PATERSON, NJ – Shocked and frustrated by the case of a Paterson police officer who spent nine years on paid suspension while facing sex charges, City Council members are asserting they should have a bigger role in monitoring such disciplinary matters.
Council members said they had no idea the city decided to drop the charges against the officer, Manuel Avila, until they read about the agreement in a story by Paterson Press. Council members said they should have had more input in the way the situation was handled.
The case has cost taxpayers about $2 million, including about $900,000 worth of salary paid to Avila during his suspension, $710,000 for the settlement of a civil lawsuit filed by a woman who said she was victimized by the officer, almost $300,000 in legal fees and an $85,000 severance payment for Avila’s accrued leave time.
During his paid suspension, Avila continued to get contractual pay increases and accumulated additional pension time that could result in a significant increase in his retirement checks.
“Where else does this happen except in fiction and in Paterson?” said Councilman Kenneth Morris.
“This is a clear abuse of the system and in the final analysis the taxpayers end up paying the price,” said Council President William McKoy. “The system allows the police to monitor themselves. It’s a flawed system and it needs to be corrected.”
Morris and McKoy are the only two council members who remain on the governing body since 2007, when the initial charges were filed accusing Avila of forcing a woman in police custody to perform oral sex on him. Over that time, the city has undergone changes in the mayor’s office, in the police chief’s job, and in the police director’s position. There have been three different municipal law directors during that span.
Avila was acquitted of the criminal charges against him in 2010, but he remained on paid suspension while the woman’s civil lawsuit was resolved in 2011 and for five additional years while the handling of the departmental charges dragged on. The city’s difficulties in finding the woman who made the accusations against Avila and medical issues involving Avila’s lawyer were primary among the factors in the delay.

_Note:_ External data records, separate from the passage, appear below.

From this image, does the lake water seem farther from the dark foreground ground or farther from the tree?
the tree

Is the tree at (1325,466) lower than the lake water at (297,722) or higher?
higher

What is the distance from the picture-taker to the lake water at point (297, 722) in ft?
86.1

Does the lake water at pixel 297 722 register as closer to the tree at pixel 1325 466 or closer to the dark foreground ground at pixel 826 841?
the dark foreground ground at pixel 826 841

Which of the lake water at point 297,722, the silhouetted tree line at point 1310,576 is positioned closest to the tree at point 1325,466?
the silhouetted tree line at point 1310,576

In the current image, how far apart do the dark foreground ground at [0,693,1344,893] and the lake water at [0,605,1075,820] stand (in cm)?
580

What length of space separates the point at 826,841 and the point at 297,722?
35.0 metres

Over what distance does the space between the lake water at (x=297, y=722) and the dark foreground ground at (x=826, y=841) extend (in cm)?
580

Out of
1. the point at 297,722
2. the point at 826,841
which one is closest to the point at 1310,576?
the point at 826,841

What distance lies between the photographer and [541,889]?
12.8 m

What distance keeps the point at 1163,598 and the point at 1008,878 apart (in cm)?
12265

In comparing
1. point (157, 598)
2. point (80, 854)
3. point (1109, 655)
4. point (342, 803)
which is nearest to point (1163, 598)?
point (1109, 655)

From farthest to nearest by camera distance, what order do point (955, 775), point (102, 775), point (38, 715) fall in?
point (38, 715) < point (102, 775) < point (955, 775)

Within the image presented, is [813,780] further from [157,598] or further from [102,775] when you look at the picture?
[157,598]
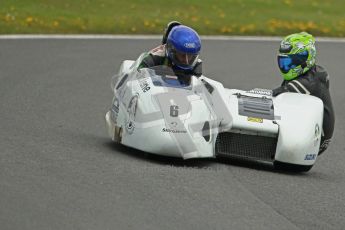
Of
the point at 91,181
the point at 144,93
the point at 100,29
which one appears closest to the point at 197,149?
the point at 144,93

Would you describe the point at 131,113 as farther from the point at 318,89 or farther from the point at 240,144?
the point at 318,89

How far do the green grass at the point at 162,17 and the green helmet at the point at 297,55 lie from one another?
10.0 meters

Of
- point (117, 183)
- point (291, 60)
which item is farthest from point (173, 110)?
point (291, 60)

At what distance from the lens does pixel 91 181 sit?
7547 mm

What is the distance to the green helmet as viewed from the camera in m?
9.73

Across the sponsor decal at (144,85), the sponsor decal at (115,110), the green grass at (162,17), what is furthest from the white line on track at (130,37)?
the sponsor decal at (144,85)

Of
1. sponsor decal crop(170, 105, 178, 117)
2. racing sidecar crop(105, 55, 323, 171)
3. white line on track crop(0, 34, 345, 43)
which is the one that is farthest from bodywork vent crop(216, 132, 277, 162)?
white line on track crop(0, 34, 345, 43)

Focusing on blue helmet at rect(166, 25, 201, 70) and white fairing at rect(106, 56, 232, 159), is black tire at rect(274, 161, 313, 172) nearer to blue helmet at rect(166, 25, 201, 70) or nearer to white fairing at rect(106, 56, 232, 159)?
white fairing at rect(106, 56, 232, 159)

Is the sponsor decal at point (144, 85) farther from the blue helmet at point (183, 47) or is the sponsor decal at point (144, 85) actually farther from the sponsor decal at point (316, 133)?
the sponsor decal at point (316, 133)

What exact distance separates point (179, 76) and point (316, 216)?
7.45 ft

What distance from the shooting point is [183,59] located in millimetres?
9234

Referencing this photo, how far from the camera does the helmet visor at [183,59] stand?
363 inches

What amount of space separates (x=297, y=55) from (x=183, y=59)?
1.16 metres

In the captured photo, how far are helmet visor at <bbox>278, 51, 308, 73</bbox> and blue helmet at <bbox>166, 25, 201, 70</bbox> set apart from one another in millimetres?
948
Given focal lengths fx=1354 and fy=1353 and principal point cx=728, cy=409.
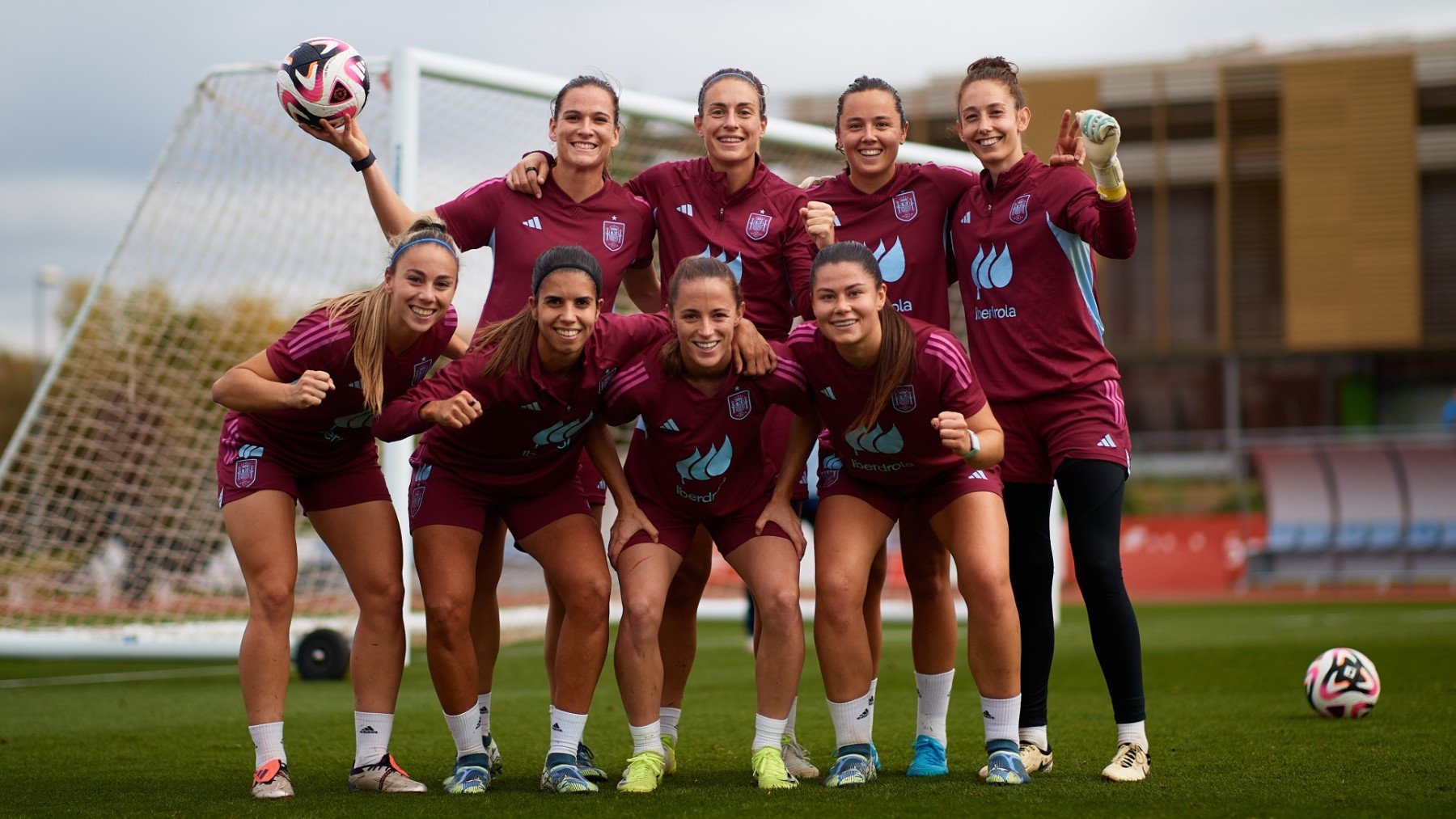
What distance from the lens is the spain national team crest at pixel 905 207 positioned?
15.9 feet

During the past year, the city began taking testimony in its hearing of the disciplinary case, but officials decided to drop the charges and allow Avila to retire rather than bring the case to a conclusion.
“When we ask for information, we are told we can’t have it because of the Attorney General’s guidelines,” said Morris of disciplinary matters involving police officers.
Paterson Police Director Jerry Speziale said there’s a “fine line” limiting what information that the state’s Internal Affairs policies allow to be made public about police discipline matters.
Speziale said that his department does reveal when an officer is on paid leave while charges are pending. “But when you get into the merits of a case, that’s when it becomes a problem to talk about it,” said the director. I err on the side of caution. You have to, or else there’s going to be a million lawsuits.”
Speziale said he issued a memo in early 2015, about six months after he became director, that was intended to expedite the handling of disciplinary cases. That memo said a hearing would be held within 30 days of the filing of charges and that officers could seek only one adjournment of that hearing for no more than an additional 30 days, the director said.
Mayor Jose “Joey” Torres said the state guidelines as well as union contracts limit what information can be disclosed about police disciplinary matters, even regarding providing information to council members.
Paterson Law Director Domenick Stampone said state law designed to protect individuals’ privacy places strict limits on the council’s role involving employee disciplinary cases.
McKoy said he would seek a meeting with representatives of the Attorney General’s office to discuss what information can be provided to the council on pending cases like the Avila matter. A spokesman for the Attorney General declined to say whether such a meeting would be held.
McKoy also said officials at the state pension board should review the Avila case and review his pension status.
State pension board often reduce retired employees’ retirement benefits if they are convicted of crimes involving their public employment. The state board deems the years during which the crimes happened as “dishonorable service” and deducts that time from the calculations of the retirees’ pensions.
State pension spokesman did not respond to an inquiry on whether Avila’s case would come up for a “dishonorable service” hearing.
In 2007, city police officials had considered trying to force Avila to retire on a disability pension after a psychiatrist deemed him unfit to carry a weapons, according to court records. Avila had undergone the mental evaluation after he took a substantial quantity of sleeping pills.
But city police officers decided to allow Avila to remain on the force for another six months so he could reach 20 years of service, a crucial pension milestone, the court records show. He was assigned to the holding cell area, where he would not carry a gun.
Days after that decision, the alleged sexual incident was reported to have happened.